Our ultimate aim is to plant new Evangelical churches and consolidate small established churches in French-speaking lands.
So we are working in a Western European country once famous for its Christianity, but now strongly influenced by postmodernism, new age thinking and secular humanism.
Export
Having started as a Modern Languages teacher, I was set apart for missionary work by Kempston Evangelical Church, Bedford. My preparation was through a church-based training scheme called ‘The Divine Relay’.
The ‘Relay’ is a four year, part-time, theological training course. We have now ‘exported’ the course from Bedford into the Swiss context and adapted it for use in Lausanne Evangelical Baptist Church.
The aim is to sharpen the skills of preachers so that they can communicate the Evangelical faith clearly and faithfully, with a contemporary edge.
The biblical pattern for this approach is 2 Timothy 2:2, where the apostle Paul tells Timothy, his younger fellow-worker: ‘the things you have heard me say in the presence of many witnesses, entrust to reliable men who will also be qualified to teach others’.
Baton
Paul clearly envisaged inter-linking successive generations of pastor-elders – like athletes passing on the baton in a relay race.
New trainees must be ‘reliable men’ – who will, in turn, be qualified to teach others.
The faith ‘once for all delivered to the saints’ is being passed along a human chain of men equipped by God with the necessary gifts for ministry.
The aim is that new churches that love the doctrines of grace will be planted through the ministry of newly-trained and faithful preachers.
After a preliminary year, the Relay in Lausanne kicked off properly in October 1995 with two modules – ‘Systematic Theology’ and ‘Preparing the Message’.
Study
Once a month, trainees meet for a four-hour discussion session on key themes. Set texts are read in the intervening weeks and relevant books indicated for further study.
Written assignments take the form of essays or sermon outlines. Trainees are encouraged to preach in participating churches and thus put their attainments into practice.
The Systematic Theology course covers the Bible, the Trinity, the Holy Spirit, Man in sin, the free offer of the gospel, the humanity of Jesus, Redemption accomplished and applied, union with Christ, sanctification, elders and deacons, baptism and the Lord’s Supper, and eschatology.
Year two of the course studies the Old and New Testaments. Year three tackles ‘Defending the faith’ and evangelism. Year four deals with Christian ethics and pastoral theology.
Placements
In 1997 the Lausanne elders met to consider church-planting in Vaud and Valais. Vaud is a Protestant canton, and Valais Roman Catholic. Both are French-speaking.
The Lausanne church had grown significantly under its then pastor (Stuart Olyott), and there was increasing scope to use Relay students in various new situations.
As a result of this conference, in summer 1997, the Troughtons moved to Martigny, Valais, to help pastor a small church there.
Under the current Lausanne pastor (Olivier Favre) a monthly Bible study group used to gather in Neuchâtel.

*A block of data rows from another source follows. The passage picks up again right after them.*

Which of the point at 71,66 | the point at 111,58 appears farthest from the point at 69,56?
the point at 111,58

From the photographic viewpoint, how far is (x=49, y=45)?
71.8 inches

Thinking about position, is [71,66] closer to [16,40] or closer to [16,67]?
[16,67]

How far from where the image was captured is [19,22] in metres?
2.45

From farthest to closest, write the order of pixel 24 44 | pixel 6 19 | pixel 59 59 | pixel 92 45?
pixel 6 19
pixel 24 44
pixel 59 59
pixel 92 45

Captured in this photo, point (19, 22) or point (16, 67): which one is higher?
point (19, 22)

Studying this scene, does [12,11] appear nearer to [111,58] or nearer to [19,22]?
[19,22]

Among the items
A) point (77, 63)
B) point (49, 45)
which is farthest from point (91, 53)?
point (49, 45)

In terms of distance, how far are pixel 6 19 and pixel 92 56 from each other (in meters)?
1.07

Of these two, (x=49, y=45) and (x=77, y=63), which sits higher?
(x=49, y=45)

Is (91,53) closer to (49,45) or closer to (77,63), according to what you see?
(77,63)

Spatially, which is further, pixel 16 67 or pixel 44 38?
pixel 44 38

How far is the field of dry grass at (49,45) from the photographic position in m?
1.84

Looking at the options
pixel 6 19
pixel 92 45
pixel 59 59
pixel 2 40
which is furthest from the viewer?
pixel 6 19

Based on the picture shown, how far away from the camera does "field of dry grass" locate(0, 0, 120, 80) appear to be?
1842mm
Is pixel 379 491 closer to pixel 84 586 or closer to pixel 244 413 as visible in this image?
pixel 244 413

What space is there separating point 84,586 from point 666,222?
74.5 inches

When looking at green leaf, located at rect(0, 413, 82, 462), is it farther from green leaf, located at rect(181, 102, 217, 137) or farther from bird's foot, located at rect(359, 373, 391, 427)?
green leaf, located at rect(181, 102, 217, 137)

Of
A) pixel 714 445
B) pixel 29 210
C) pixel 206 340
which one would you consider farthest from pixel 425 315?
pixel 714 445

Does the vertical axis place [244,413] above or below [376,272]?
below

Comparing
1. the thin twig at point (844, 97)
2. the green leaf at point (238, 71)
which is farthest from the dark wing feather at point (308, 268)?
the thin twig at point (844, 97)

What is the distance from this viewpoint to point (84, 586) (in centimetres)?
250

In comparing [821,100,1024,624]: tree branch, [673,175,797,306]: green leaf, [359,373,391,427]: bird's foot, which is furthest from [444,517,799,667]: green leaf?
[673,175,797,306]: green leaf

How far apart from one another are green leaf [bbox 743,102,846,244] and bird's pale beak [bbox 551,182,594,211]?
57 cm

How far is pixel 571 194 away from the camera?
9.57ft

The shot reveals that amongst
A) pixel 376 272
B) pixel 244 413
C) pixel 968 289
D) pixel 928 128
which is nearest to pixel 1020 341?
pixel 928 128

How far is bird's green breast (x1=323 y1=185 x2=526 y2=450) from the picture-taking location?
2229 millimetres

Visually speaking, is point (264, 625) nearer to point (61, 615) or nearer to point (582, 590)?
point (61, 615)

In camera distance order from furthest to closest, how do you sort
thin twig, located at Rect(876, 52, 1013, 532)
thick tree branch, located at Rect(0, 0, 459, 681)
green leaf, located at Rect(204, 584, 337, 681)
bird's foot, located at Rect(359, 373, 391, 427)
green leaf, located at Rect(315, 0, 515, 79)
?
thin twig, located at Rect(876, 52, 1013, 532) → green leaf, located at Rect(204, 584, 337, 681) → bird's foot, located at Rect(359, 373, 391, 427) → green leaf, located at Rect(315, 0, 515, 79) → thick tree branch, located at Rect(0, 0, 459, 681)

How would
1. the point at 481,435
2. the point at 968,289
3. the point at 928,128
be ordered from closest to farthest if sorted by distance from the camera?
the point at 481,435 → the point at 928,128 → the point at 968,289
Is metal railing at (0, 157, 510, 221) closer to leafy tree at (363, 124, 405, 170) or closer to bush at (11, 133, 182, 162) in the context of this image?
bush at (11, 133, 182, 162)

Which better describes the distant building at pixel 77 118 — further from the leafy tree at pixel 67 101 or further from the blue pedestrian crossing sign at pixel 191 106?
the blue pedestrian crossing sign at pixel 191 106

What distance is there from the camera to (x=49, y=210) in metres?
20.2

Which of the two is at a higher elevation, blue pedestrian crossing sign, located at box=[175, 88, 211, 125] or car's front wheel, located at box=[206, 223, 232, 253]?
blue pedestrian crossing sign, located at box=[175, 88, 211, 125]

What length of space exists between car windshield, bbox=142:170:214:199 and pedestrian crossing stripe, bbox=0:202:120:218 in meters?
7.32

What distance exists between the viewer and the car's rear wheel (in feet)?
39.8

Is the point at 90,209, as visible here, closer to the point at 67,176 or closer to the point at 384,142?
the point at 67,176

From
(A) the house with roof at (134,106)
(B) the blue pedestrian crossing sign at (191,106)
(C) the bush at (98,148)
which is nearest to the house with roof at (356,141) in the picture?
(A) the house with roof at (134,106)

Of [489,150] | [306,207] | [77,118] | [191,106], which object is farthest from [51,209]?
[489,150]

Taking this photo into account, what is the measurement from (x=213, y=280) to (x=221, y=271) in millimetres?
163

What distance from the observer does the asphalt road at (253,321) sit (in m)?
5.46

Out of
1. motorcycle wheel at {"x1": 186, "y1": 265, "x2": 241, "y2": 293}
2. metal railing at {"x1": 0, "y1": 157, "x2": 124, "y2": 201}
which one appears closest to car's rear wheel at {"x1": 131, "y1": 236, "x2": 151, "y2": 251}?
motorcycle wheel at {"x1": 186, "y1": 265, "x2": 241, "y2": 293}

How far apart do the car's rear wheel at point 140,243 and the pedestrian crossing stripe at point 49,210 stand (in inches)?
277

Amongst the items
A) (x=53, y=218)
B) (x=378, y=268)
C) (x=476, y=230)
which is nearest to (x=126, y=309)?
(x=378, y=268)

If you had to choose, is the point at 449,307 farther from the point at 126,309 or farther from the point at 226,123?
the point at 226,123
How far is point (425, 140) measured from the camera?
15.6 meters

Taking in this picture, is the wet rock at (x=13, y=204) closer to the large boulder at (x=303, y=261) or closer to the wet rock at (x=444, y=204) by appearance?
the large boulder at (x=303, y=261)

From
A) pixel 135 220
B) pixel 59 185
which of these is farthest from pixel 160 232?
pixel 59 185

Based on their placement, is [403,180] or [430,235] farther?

This group has now become a young church, meeting in Payerne. It is hoped that indigenous leadership will emerge from within its ranks, and it is still being supplied by Relay preachers from Lausanne.
Two Frenchmen, who have completed the Relay course, have begun a small Reformed Baptist church in Gex near Geneva.
Other students labour in a variety of situations. Joseph Kwami and Anthony Chopard of the African church in Lausanne hope to return to Christian work in the Ivory Coast.
Currently there are four men doing the Relay course. Please pray for more students to join.
Keeping going
In our church in Martigny about 40 – mostly young families – meet regularly for Sunday worship.
Getting to know people takes time and energy, and progress sometimes seems minimal. Our biggest challenge is often just to keep going in the face of indifference to the gospel.
So we pray for strength to ‘carry on carrying on’, doing what we know is right and honouring to God.
Please pray with us for Lausanne, Martigny, Valais, Vaud, the ‘Relay’ and all French-speaking Switzerland.